I have implemented a java executable called TCPend. It needs a sender and receiver connection to start the file transfer. Command line arguments will indicate which host is the initiator of a TCP transfer. The senderTCPendmust support the following options at startup:
java TCPend -p <port> -s <remote IP> -a <remote port> -f <file name> -m <mtu> -c <sws>
- port: port number at which the client will run
- remote IP: the IP address of the remote peer (i.e. receiver). With the -s flag your program should operate in sending mode.
- remote port: the port at which the remote receiver is running
- file name: the file to be sent
- mtu: maximum transmission unit in bytes
- sws: sliding window size in number of segments
The remote receiver uses the following set of arguments:
java TCPend -p <port> -m <mtu> -c <sws> -f <file name>
- port: port number at which the receiver will listen at
- file name: the path where the incoming file should be written
- mtu: maximum transmission unit in bytes
- sws: sliding window size in number of segments
Each host should output the information about each segment that it sends and receives in the following format:
<snd/rcv> <time> <flag-list> <seq-number> <number of bytes> <ack number>
where flag list includes S for SYN, A for ACK, F for FIN and D for data.
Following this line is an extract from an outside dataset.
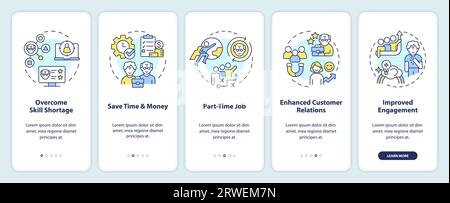 Walkthrough unretirement with line icons concept Stock Vector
The following are valid output lines for a connection initiator that sends 112 bytes of data:
snd 34.335 S - - - 0 0 0
rcv 34.8 S A - - 0 0 1
snd 34.81 - A - - 1 0 1
snd 35.5 - A - D 1 56 1
snd 35.6 - A - D 57 56 1
rcv 36.2 - A - - 1 0 113
snd 36.65 - - F - 113 0 1
rcv 37.2 - A F - 1 0 114
snd 37.3 - A - - 114 0 2
At the end of the transfer, i.e., once the connection has been closed you should print the following statistics:
- Amount of Data transferred/received
- Number of packets sent/received
- Number of out-of-sequence packets discarded
- Number of packets discarded due to incorrect checksum
- Number of retransmissions
- Number of duplicate acknowledgements
To test the implementation, use a mininet virtual topology but modify the router implementation to drop packets with a given probability. E.g., drop 5% of the IP packets received. Then you could try sending the file from one mininet host to another (use xterm to open terminal windows on different mininet hosts) connected via the modified router and see if the file gets transferred correctly.
To run it first start mininet using the following command:
sudo ./run_mininet.py topos/single_rt.topo -a
Then start pox:
./run_pox.sh
Then start your virtual router that you’ve modified that will drop 5
java -jar VirtualNetwork.jar -v r1 -r rtable.r1 -a arp_cache
Now open terminal windows on hosts h1 and h2 by typing xterm h1 h2 in mininet console. Navigate to the directory where with your TCP implementation and send a file from h1 to h2. If your implementation is correct, the file should be successfully transferred to h2 i.e., content should exactly match. In addition to visual inspection of the received file, you may also use checksum utilities such as sha256 sum to verify that the files are indeed identical.